◆ Information shown
______
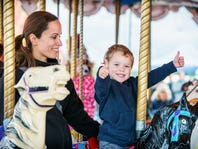 A happy mother and son are riding on a carousel together, smiling and having fun at an amusement park.  The boy holds two thumbs up.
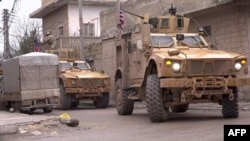 U.S. armored vehicles are seen at the scene of a suicide attack in the northern Syrian town of Manbij on January 16.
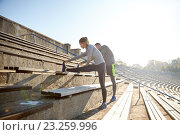 Купить «couple stretching leg on stands of stadium», фото № 23259996, снято 17 октября 2015 г. (c) Syda Productions / Фотобанк Лори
______
◆ Task to complete
The lines from the start of the data through the line that contains "U.S. armored vehicles" are to be returned exactly, please, with both ends included and every picture left out.

◆ Output for this exercise
 A happy mother and son are riding on a carousel together, smiling and having fun at an amusement park.  The boy holds two thumbs up.
 U.S. armored vehicles are seen at the scene of a suicide attack in the northern Syrian town of Manbij on January 16.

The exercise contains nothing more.